Mackey's apparent self-righteousness may not be a figment of your imagination. According to a study published this month in Social Psychological and Personality Science, people who are exposed to organic foods tend to judge others more harshly.

Kendall Eskine, an associate professor of psychology at Loyola University, says those who are primed to think about healthy organic foods like spinach, apples, and tomatoes are more likely to criticize morally questionable activities. He took 62 Loyola undergrads and divided them up into three groups. One group was given images of fruits and vegetables bearing organic labels; another saw comfort foods like cookies and ice cream; and the third group looked at "neutral" foods such as grains and beans.

All the participants were then polled on the acceptability of certain scenarios, including incest and eating a dead pet.

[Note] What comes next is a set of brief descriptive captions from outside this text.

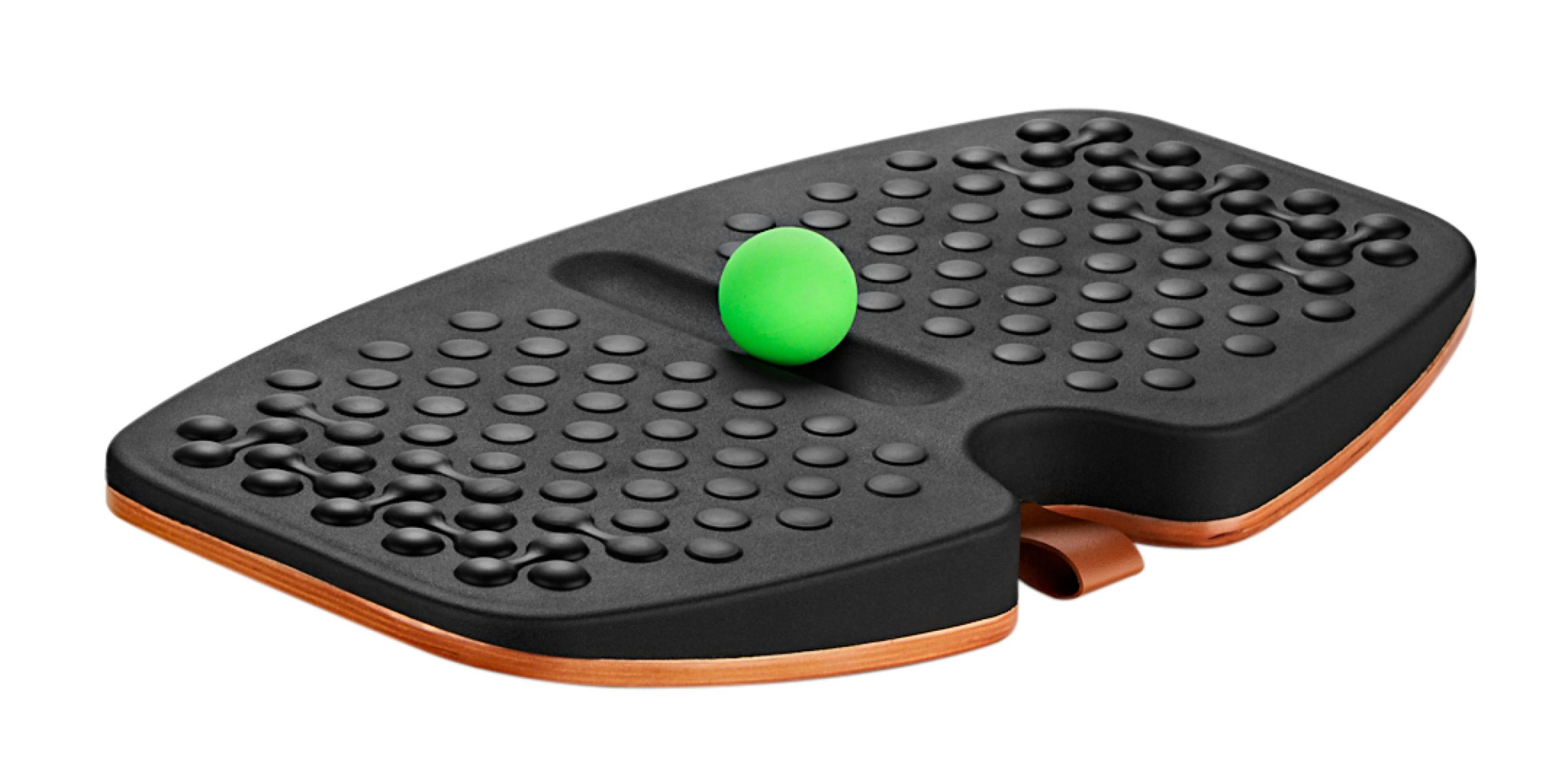 VDD Dynamic Balance Board - Balance Board - Balance Fitness Trainer - Balance Board - alternatives Bild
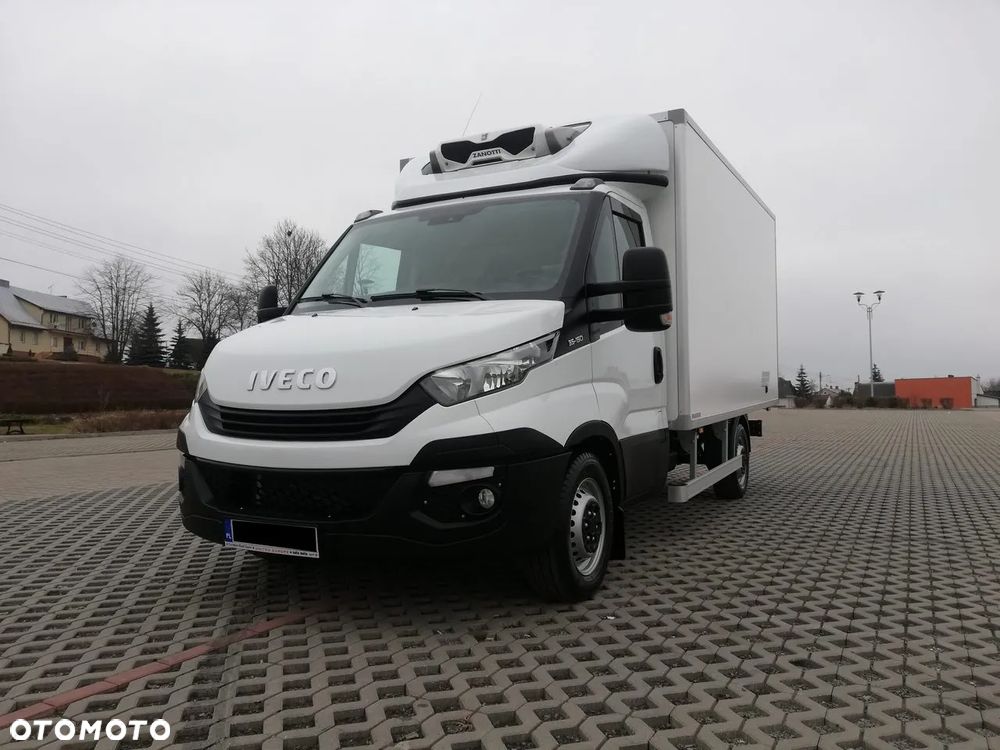 Iveco Daily 35S15 Chlodnia Izoterma 3.0 HDi - 20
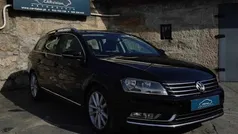 Preto Usado 2011 VW Passat Carrinha | € 12.950 (Preço justo)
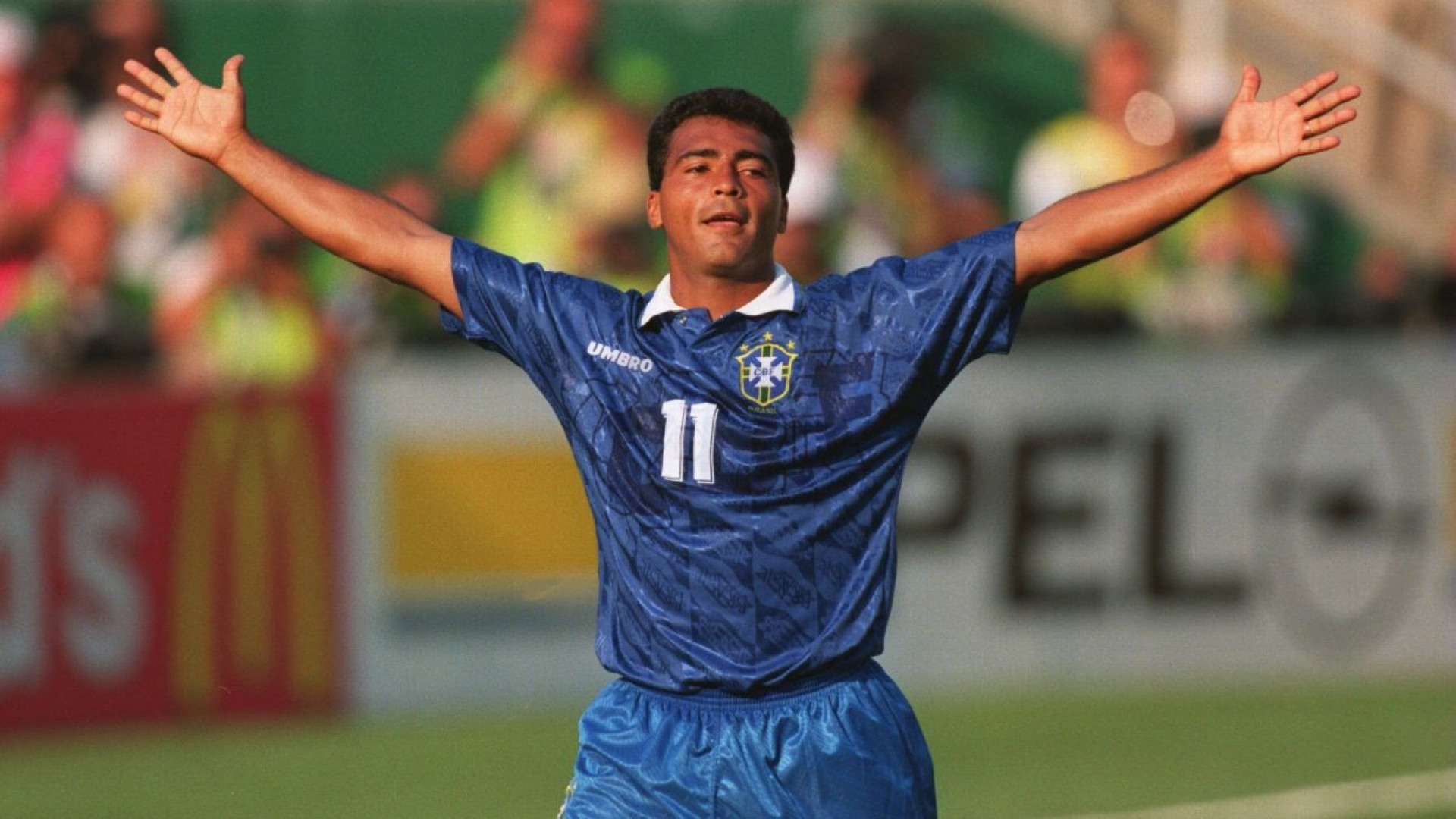 Times que Romário Jogou - Foto reprodução Internet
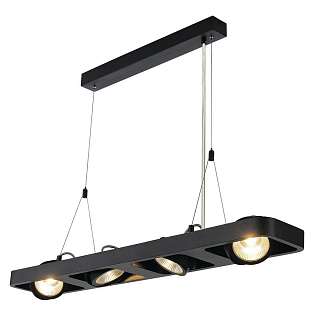 Подвесные светильники для экспозиции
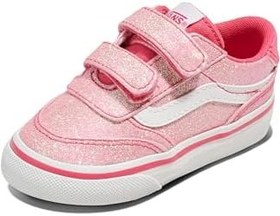 Resim Vans Brooklyn LS V Logolu Sneaker Ayakkabı Kız Çocuk AYAKKABI VN000D7XFUO1 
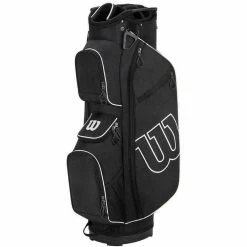Wilson Golf Wilson Pro Staff Cart Bag 2022 Black/Charcoal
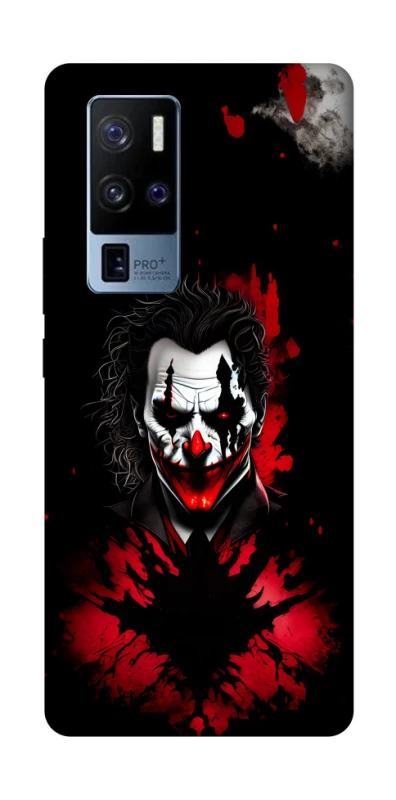 Чехол на Vivo X50 Pro+ Joker Horror фото 1 из 1
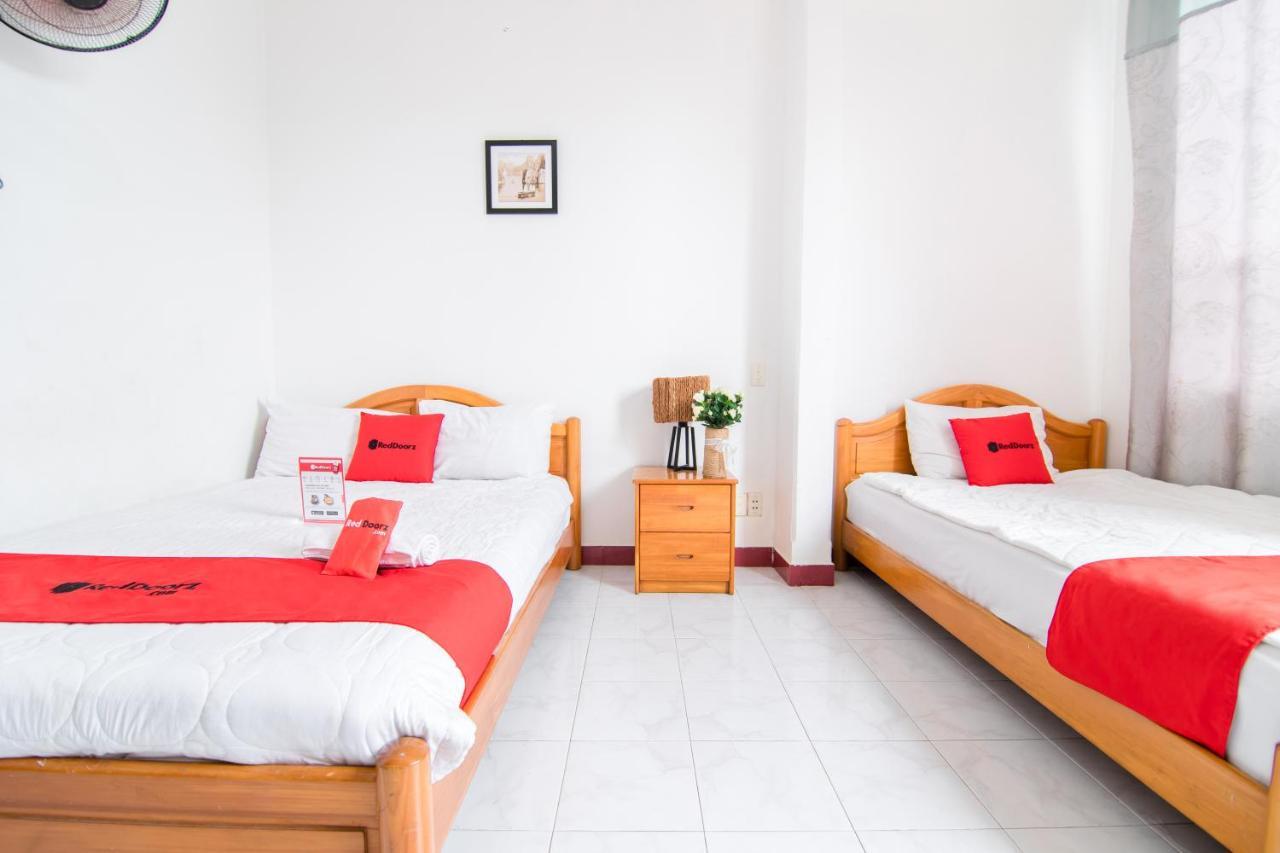 Hotel Reddoorz @ Bui Vien Walking Street 3 Ho Chi Minh City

The survey took the form of a seven-point ranking system where 1 meant "perfectly acceptable" and 7 meant "totally unacceptable." Finally, they were asked whether they could spare some additional time to help another professor with a different study.

Those who'd seen images of healthy foods were more likely to rank the morally questionable activities as not okay, and were least likely to say they could give their time to the other professor's study:

"On a scale of 1 to 7, the organic people were, like, 5.5, while the controls were about a 5 and the comfort food people were, like, a 4.89." The organic people also only offered to volunteer for a mere 13 minutes, as compared with the control group's 19-minute offer and the happy comfort-food group's 24-minute commitment.

Eskine suggests the images of organic food reinforced feelings of moral certitude, making those participants more judgmental than those in the processed-food and control groups. There's been some pushback to this explanation, such as the fact that sugar can make people more altruistic, and that many of the non-organic products Eskine showed were sweet foods. Another possibility is that feelings of guilt associated with eating junk food could be making people more empathetic. Then there's the fact that only a handful of people participated in the study, and all of them were undergraduate students -- not exactly a wide-ranging sample.

Still, Eskine's research raises other interesting questions about the limits of morality regardless. We already know that willpower is a finite resource -- making decisions we don't like actually reduces our ability to make similar decisions later. It'd be fascinating to know if our capacity for morality and sympathy are under the same constraints.